Listed Building – Grade II
- Designated: 27 September 1973
- Reference no.: 1065243

= Bethnal Green Town Hall =

Municipal building in London, England

Bethnal Green Town Hall is a former municipal building on the corner of Cambridge Heath Road and Patriot Square in Bethnal Green, London. It is a Grade II listed building.

==History==
The building was commissioned to replace an aging mid-19th century vestry hall on St Matthews Row, which had been used by the Parish of St Matthew. The vestry hall had become the headquarters of the Metropolitan Borough of Bethnal Green in 1900. After the vestry hall had become inadequate for the council's needs, civic leaders decided to procure a new town hall. The site selected for the new building had previously been occupied by residential properties known as 2-16 Patriot Square.

The foundation stone for the new building was laid on 23 September 1909. The new building was designed by Percy Robinson and William Alban Jones in the Baroque style and built by Brand, Pettit and Co. It was officially opened on 1 November 1910. The design involved a symmetrical main frontage with three bays facing onto Cambridge Heath Road; the central bay featured a doorway on the ground floor, a large arched recess on the first floor and a domed tower above. A large sculpture depicting Charity, designed by Henry Poole, was installed above the main doorway. The building extended back for nine bays along Patriot Square, with a smaller sculpture depicting Justice, also designed by Poole, installed in the middle of that elevation. Internally, the principal room was the council chamber on the first floor containing statues depicting Truth and Happiness, again designed by Poole.

The Easter conference of the British Socialist Party (BSP) was held in the building between 4 April 1920 and 5 April 1920. John MacLean, the Bolshevik Consul in Glasgow used the occasion to denounce the party leaders as being police spies, an accusation for which there was no evidence. According to MacLean, a private meeting was held at which William McLaine, one of the delegates of the BSP sent to the 2nd World Congress of the Comintern, was instructed to report to Lenin himself that MacLean was no longer reliable as he was suffering from "hallucinations".

The building was substantially extended to the east further along Patriot Square, to the designs of E. C. P. Monson in the neoclassical style, with the works being completed in October 1939. The extension, which added an extra 21 bays to the Patriot Square elevation, featured a three-bay central section with a sculpture depicting the Blind Beggar of Bethnal Green above the doorway, (Note: The story of how Henry de Montfort went from landed gentry to poor beggar became popular in the Tudor period, and was revived by Percy’s Reliques of Ancient English Poetry, published in 1765.) three windows on each of the first and second floors and a pediment above. Internally, the principal rooms were the new council chamber, which was richly panelled with Australian walnut, and the mayor's room, both on the first floor.

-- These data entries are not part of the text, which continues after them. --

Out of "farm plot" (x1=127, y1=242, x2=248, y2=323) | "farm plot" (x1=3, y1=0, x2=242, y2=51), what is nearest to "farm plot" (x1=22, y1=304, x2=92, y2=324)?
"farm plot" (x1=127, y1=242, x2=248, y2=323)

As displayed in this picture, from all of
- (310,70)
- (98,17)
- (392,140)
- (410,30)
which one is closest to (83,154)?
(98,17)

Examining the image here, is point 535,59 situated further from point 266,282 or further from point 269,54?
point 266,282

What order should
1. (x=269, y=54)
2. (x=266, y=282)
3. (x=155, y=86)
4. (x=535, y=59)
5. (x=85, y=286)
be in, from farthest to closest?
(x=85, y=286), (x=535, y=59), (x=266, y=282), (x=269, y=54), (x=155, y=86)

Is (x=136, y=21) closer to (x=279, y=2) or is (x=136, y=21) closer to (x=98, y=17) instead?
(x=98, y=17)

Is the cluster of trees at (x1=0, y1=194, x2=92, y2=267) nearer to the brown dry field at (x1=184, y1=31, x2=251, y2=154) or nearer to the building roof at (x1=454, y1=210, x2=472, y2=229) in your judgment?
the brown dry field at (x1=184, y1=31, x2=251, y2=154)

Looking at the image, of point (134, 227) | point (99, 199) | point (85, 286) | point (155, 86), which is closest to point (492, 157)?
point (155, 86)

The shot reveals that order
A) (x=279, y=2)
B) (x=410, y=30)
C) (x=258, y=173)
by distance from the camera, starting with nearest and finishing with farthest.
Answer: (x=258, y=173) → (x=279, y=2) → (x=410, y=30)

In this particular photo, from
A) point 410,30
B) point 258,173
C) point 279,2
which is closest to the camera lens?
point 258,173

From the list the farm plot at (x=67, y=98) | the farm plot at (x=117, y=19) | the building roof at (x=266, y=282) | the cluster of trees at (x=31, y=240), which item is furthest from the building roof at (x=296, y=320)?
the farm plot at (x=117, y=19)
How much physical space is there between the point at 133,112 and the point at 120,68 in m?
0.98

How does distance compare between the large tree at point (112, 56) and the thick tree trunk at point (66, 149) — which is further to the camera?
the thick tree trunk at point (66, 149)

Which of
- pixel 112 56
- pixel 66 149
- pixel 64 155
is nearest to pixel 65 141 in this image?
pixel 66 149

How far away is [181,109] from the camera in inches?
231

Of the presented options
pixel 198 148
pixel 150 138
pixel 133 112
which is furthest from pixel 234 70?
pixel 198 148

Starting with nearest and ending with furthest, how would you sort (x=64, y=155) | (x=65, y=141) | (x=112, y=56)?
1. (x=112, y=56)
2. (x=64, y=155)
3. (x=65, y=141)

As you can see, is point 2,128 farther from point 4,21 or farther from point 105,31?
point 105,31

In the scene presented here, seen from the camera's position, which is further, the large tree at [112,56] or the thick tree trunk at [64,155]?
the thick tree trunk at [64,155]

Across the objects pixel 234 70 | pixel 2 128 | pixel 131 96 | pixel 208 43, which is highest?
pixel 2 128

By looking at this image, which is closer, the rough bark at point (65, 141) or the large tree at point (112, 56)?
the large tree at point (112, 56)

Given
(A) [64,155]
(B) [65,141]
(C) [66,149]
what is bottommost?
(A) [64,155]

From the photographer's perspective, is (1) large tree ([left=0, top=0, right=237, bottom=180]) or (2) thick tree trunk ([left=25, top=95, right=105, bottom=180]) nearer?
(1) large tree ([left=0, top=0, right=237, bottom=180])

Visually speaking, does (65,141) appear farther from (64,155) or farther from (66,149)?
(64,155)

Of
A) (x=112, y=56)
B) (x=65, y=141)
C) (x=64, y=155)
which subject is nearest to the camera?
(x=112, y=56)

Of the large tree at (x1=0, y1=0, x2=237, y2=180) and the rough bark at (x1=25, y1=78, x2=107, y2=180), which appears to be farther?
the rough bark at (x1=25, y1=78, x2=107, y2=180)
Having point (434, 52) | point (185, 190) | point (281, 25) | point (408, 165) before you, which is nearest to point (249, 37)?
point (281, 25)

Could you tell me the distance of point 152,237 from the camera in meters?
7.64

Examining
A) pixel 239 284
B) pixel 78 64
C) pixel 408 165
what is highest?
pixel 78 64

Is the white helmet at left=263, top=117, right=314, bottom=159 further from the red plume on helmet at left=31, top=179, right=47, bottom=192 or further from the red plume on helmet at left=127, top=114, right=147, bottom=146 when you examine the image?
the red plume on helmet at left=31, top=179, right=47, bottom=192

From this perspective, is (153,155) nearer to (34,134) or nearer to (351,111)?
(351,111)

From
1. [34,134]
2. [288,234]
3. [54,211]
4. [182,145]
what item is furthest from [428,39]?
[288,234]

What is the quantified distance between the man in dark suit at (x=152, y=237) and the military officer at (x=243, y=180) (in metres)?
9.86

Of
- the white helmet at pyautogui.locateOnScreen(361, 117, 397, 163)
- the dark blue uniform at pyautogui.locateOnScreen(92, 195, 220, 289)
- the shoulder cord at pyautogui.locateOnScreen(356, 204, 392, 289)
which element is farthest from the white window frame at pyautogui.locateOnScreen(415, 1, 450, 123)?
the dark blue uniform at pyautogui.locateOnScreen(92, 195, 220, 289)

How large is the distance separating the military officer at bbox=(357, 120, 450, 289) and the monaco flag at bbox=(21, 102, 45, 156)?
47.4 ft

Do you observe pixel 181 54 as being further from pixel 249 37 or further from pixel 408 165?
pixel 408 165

Consideration was given to incorporating a public hall into the design for the extension but council leaders decided to adapt York Hall, which had originally been planned as public baths, to accommodate a wider variety of uses instead.

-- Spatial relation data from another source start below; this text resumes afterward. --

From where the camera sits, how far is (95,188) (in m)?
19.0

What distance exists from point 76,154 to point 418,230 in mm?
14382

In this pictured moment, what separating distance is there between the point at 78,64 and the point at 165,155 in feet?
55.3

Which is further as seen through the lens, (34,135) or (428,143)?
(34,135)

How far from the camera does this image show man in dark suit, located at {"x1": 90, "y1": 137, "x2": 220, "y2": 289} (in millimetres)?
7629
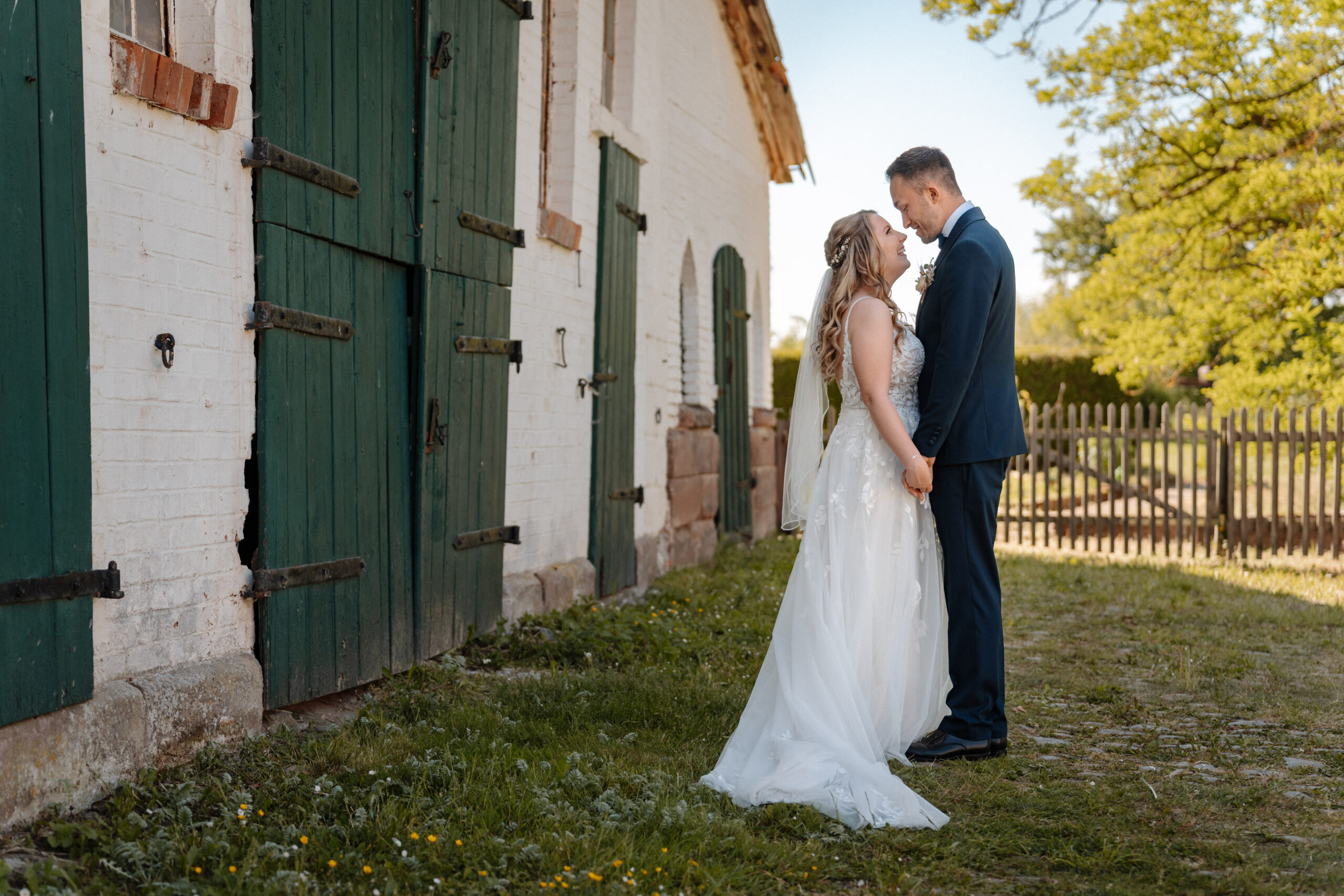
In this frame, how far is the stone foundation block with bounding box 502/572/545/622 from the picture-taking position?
5957 millimetres

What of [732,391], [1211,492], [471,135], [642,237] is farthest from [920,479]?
[1211,492]

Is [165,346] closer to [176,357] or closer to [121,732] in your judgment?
[176,357]

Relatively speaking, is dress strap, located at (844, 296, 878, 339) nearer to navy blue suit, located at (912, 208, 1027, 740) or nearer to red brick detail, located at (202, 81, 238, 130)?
navy blue suit, located at (912, 208, 1027, 740)

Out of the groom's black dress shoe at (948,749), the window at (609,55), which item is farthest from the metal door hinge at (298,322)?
the window at (609,55)

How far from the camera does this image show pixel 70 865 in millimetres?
2664

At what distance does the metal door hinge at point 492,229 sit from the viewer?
540 cm

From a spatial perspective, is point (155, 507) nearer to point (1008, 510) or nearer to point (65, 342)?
point (65, 342)

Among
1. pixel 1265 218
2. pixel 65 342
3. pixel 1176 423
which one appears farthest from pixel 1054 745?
pixel 1265 218

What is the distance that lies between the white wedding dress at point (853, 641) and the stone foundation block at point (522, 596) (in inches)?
91.9

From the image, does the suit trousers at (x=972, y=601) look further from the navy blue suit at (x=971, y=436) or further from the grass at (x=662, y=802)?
the grass at (x=662, y=802)

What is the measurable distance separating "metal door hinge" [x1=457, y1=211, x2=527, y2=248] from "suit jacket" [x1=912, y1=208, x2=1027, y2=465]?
8.02ft

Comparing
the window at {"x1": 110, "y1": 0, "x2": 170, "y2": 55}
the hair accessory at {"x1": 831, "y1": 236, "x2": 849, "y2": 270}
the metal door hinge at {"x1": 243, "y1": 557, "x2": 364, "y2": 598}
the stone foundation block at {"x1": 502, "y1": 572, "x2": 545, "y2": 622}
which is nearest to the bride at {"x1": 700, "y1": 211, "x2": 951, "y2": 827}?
the hair accessory at {"x1": 831, "y1": 236, "x2": 849, "y2": 270}

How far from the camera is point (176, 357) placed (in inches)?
139

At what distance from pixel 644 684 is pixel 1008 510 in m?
8.41
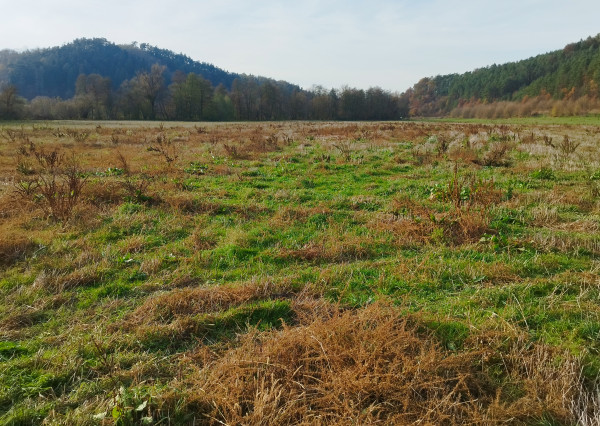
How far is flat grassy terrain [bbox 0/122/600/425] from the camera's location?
262 cm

The building continued to function as the local seat of government for the enlarged London Borough of Tower Hamlets when it was formed in 1965. After the council moved to more modern facilities at Mulberry Place in 1993, the building lay vacant although the panelled council chamber was used as a location for several films including Lock, Stock and Two Smoking Barrels, released in 1998, and Atonement, released in 2007.

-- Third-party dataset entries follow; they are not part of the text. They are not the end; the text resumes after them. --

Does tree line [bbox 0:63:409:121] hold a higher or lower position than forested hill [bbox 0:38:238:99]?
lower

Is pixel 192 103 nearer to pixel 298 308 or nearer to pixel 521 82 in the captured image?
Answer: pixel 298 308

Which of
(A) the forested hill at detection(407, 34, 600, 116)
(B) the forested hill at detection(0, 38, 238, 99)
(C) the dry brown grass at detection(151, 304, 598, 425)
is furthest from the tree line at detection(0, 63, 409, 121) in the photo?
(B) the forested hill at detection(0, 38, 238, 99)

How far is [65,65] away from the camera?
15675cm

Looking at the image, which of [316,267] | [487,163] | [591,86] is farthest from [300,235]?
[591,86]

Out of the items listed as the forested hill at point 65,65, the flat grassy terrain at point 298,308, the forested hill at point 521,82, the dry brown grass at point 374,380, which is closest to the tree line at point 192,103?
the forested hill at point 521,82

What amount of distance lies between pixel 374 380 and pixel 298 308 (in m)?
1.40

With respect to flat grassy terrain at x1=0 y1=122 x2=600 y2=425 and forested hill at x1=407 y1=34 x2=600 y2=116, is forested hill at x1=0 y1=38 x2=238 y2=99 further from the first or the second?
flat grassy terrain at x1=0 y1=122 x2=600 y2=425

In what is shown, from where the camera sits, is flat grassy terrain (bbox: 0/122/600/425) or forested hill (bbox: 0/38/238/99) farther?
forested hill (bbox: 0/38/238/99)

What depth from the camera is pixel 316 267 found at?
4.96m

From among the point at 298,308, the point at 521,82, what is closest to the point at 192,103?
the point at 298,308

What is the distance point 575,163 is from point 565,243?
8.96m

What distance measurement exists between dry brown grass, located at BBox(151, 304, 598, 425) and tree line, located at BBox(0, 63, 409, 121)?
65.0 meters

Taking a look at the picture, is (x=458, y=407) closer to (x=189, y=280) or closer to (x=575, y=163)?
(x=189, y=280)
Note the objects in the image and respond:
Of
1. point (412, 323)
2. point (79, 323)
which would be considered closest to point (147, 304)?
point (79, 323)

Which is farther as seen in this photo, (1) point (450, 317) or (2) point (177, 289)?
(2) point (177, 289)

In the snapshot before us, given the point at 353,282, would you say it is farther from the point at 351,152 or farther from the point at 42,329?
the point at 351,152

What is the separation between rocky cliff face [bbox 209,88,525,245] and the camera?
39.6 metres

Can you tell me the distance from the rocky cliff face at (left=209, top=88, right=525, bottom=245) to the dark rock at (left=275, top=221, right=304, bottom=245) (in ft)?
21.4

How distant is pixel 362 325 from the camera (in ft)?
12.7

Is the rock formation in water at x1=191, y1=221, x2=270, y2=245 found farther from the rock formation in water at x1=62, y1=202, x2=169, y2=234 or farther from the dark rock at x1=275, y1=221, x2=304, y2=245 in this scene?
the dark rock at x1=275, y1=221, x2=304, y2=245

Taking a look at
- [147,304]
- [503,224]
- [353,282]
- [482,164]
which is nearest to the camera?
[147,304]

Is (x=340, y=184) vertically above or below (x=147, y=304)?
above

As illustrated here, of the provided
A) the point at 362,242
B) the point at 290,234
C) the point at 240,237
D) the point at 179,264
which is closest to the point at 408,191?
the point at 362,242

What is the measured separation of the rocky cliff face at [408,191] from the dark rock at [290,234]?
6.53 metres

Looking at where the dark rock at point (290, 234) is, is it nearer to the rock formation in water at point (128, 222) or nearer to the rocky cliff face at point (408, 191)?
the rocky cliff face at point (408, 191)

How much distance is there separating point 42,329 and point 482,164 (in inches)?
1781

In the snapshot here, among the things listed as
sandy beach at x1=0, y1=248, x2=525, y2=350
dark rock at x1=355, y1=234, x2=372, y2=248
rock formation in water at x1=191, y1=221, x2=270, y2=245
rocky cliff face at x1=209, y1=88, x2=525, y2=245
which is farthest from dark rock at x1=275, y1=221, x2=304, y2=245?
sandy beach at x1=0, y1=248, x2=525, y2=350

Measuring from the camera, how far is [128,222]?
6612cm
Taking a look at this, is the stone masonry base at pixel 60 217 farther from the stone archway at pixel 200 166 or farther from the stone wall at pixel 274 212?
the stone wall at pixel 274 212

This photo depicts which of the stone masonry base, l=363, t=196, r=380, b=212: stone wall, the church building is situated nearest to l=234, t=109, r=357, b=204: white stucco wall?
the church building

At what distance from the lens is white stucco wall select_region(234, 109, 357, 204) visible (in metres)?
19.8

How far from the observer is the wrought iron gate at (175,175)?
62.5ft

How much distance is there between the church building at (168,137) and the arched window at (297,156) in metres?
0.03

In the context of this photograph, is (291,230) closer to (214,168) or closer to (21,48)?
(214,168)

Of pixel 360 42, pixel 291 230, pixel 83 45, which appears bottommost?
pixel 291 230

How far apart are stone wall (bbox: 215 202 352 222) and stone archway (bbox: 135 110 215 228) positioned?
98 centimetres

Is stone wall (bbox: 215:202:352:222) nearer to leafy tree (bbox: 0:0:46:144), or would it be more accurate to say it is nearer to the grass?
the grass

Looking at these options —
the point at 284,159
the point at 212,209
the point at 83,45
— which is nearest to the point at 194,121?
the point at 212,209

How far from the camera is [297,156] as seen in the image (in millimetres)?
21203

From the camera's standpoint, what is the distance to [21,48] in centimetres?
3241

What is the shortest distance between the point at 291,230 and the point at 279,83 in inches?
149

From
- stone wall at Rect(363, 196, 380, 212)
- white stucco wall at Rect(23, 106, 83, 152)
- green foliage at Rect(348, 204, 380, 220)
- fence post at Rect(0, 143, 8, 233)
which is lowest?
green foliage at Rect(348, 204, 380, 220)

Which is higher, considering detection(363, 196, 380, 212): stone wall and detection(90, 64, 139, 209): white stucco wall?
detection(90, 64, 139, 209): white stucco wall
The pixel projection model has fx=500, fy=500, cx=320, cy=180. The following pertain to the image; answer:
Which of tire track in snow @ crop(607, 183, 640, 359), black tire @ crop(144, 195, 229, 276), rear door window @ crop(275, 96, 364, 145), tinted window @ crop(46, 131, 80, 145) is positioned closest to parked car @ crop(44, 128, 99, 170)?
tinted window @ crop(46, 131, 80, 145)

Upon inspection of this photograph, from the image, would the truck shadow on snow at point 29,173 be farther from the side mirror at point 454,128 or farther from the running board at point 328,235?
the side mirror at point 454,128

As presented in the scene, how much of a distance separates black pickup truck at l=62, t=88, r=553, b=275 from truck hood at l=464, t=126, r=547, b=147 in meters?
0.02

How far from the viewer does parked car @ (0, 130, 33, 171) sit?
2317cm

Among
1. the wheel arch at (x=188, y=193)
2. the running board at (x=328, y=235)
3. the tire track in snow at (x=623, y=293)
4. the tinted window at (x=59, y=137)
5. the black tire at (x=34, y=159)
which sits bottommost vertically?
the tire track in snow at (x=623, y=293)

In 2007 the building was sold to the hotelier, Loh Lik Peng, who converted it into a series of apartments and a 98-bedroom hotel called "Town Hall Hotel", to a design by the architectural firm, Rare Architecture, preserving much of the Art Deco interior and covering much of the rear of the building with an unusual laser cut aluminium skin. After the hotel was officially opened in November 2010, the scheme received the "project of the year" award from the Royal Institute of British Architects in 2011.